◆ **Daftar Tugas**
**a.** Alihkan kalimat berikut dari kutipan buku tentang ekofeminisme ke dalam bahasa Inggris: "Alam dan perempuan dalam masyarakat patriarki dipandang sebagai objek dan properti yang layak dieksploitasi."
**b.** Di antara entri, salin kembali bagian yang dimulai dari baris berisi "trains so the ecology team can tally them." sampai baris berisi "[1,198,257,390]", lalu ganti "trains" dengan "locomotives" tanpa mengubah apa pun selain itu.

◆ **Kutipan Dokumen**
<<<<
Kutipan Wiyatmi, Maman Suryaman dan Esti Swatikasari - Ekofeminisme

Di sini hanya berisi kutipan. Secuil dari seluruh isi buku. Jangan mudah silau oleh kutipan. Selami bukunya dan pahami sendiri makna tiap kalimatnya. Semoga kutipan dalam buku ini bisa memotivasi pembaca untuk membaca sendiri isi buku yang disajikan di sini. 
Selamat membaca.
☺️☺️☺️

Perubahan iklim global terjadi karena campur tangan manusia yang seringkali tidak menghargai alam. Bahkan program-program pembangunan seringkali juga melanggar aturan analisis dampak lingkungan. Jika hal ini dibiarkan terus-menerus, akibatnya akan sangat membahayakan bagi kelangsungan hidup manusia dan mahkluk hidup lainnya. Maka, menjadi tanggungjawab kita semua untuk menghentikan eksploitasi dan perusakan alam yang berlebihan.
--Wiyatmi, Maman Suryaman dan Esti Swatikasari, Halaman: 16-17

..., menurut ekofeminisme, alam juga melakukan perlawanan, sehingga setiap hari manusia pun termiskinkan sejalan dengan penebangan pohon dihutan dan kepunahan binatang spesies demi spesies. Untuk menghindari terjadinya itu semua, maka menurut ekofeminisme, manusia harus memperkuat hubungan satu dengan yang lain dan hubungan dengan dunia selain dunia manusia (Tong, 2006:11)
--Wiyatmi, Maman Suryaman dan Esti Swatikasari, Halaman: 21

...bahwa ekofeminisme berada dalam dua disiplin yang saling berkaitan, yaitu ekologi yang memfokuskan perhatian pada isu-isu alam dan lingkungan, dan feminisme, yang memberikan perhatian secara khusus pada isu-isu gender.
--Wiyatmi, Maman Suryaman dan Esti Swatikasari, Halaman: 25

Alam dan perempuan dalam masyarakat patriarki dipandang sebagai objek dan properti yang layak dieksploitasi. (Candraningrum, 2013:4)
--Wiyatmi, Maman Suryaman dan Esti Swatikasari, Halaman: 36

Perampok atau serdadu itu memperkosa. Tapi seorang satria atau gentleman sejati bersetubuh dengan perempuan dalam hubungan dialogis. (Utami, 2008: 81)
--Wiyatmi, Maman Suryaman dan Esti Swatikasari, Halaman: 45

Ekofeminisme memandang bahwa eksploitasi alam sebagai wujud dari kapitalisme bumi merupakan produk patriarki yang memandang alam dan seisinya sebagai sumber kapital dan investasi. (Candraningrum, 2013: 5)
>>>>
Butir dari kumpulan data:
<<<<
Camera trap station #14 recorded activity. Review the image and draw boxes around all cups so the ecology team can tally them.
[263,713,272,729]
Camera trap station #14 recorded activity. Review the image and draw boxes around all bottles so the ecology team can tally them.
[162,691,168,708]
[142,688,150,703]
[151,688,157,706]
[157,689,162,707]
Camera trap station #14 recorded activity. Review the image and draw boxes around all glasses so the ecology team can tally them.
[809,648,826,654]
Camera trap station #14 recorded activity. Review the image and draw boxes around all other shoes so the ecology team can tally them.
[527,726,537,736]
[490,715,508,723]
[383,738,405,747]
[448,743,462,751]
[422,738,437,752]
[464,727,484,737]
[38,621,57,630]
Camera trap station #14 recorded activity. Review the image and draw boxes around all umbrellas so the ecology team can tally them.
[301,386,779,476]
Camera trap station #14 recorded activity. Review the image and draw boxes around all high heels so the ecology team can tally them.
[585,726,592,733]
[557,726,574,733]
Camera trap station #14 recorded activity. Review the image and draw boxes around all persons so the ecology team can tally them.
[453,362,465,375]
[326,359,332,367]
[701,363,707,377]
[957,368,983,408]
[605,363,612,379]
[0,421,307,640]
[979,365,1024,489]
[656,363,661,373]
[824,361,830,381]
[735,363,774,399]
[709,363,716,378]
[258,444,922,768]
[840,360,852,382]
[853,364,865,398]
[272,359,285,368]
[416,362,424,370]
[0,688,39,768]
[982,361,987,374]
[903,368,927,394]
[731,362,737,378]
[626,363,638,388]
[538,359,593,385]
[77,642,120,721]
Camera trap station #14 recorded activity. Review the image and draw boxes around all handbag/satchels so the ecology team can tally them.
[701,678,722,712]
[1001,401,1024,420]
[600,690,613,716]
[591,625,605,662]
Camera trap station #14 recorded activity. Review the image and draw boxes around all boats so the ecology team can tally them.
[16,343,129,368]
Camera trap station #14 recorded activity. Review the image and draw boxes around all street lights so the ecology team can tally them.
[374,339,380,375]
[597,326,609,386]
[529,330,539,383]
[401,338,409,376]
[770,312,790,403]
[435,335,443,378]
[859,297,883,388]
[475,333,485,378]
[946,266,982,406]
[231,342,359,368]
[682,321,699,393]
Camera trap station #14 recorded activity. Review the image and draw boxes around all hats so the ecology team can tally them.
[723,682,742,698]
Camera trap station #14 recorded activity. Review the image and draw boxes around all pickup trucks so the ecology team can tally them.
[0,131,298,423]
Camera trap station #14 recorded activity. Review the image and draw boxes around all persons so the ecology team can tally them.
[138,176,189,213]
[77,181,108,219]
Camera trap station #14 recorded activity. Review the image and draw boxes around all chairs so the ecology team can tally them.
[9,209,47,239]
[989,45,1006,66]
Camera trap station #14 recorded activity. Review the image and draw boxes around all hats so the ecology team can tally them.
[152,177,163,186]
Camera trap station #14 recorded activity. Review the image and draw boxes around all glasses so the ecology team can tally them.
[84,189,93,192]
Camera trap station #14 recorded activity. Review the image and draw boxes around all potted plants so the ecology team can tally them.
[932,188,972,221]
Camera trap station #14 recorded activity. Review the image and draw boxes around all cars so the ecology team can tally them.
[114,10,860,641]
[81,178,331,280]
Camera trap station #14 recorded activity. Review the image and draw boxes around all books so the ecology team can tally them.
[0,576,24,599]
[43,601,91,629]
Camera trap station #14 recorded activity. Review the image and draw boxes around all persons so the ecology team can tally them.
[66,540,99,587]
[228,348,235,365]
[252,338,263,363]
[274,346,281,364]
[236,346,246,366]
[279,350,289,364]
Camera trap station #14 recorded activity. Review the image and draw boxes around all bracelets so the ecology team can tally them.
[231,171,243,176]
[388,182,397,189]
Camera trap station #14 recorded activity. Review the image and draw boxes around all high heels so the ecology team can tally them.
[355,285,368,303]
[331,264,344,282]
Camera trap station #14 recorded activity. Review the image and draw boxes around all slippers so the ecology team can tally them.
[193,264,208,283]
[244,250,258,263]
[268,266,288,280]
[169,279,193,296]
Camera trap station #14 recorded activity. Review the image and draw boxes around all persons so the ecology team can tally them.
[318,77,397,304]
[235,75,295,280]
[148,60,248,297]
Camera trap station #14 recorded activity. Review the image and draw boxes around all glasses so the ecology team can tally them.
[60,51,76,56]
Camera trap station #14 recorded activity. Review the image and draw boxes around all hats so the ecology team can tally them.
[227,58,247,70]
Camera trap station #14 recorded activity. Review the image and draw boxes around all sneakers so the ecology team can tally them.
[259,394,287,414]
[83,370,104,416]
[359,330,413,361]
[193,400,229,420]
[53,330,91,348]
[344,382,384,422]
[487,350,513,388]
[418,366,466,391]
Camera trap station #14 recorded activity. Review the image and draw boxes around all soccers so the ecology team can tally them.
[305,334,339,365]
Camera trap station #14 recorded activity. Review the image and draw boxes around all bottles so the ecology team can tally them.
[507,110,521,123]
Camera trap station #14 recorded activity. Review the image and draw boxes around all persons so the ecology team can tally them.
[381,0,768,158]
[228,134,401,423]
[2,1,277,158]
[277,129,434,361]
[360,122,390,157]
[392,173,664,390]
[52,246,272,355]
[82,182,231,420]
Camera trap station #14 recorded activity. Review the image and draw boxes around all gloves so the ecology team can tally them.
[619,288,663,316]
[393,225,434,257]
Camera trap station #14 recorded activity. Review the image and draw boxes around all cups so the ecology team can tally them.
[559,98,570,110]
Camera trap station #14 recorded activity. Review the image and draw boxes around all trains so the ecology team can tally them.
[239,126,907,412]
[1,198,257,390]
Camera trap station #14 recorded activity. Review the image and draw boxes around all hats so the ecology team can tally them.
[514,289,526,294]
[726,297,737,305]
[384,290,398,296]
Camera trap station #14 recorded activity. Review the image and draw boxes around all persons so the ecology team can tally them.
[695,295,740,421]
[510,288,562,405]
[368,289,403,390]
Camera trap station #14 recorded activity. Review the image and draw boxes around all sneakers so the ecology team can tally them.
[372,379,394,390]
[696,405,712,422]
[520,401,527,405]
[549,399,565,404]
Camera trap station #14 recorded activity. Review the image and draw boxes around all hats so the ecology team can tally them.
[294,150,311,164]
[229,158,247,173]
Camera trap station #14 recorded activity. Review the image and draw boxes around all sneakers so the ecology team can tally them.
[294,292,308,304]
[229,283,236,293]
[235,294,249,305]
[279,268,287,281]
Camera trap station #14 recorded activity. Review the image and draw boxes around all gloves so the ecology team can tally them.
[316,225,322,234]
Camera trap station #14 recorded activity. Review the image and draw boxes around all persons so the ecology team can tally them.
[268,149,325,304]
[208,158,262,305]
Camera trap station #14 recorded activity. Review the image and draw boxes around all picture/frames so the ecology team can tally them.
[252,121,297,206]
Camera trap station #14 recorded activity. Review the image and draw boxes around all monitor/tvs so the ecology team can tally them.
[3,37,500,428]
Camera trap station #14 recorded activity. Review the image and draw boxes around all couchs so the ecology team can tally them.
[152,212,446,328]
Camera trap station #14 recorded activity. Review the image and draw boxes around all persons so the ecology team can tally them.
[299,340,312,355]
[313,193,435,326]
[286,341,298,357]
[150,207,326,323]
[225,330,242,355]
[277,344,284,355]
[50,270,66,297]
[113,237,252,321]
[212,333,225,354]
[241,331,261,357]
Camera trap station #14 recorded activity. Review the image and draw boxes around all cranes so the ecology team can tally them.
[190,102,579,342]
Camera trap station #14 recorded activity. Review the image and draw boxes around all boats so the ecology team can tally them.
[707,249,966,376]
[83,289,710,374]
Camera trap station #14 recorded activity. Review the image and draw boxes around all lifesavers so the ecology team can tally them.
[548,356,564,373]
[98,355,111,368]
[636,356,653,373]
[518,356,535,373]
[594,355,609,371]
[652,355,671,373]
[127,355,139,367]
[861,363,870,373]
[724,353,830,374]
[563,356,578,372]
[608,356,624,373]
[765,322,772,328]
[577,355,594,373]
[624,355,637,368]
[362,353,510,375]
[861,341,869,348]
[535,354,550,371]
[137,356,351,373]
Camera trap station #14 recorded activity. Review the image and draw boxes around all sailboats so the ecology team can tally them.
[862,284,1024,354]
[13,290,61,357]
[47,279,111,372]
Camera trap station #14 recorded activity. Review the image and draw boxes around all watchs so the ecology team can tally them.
>>>>
◆ **Jawaban Tiap Tugas**
**a.** In a patriarchal society, nature and women are viewed as objects and property fit to be exploited.

**b.**
Camera trap station #14 recorded activity. Review the image and draw boxes around all locomotives so the ecology team can tally them.
[239,126,907,412]
[1,198,257,390]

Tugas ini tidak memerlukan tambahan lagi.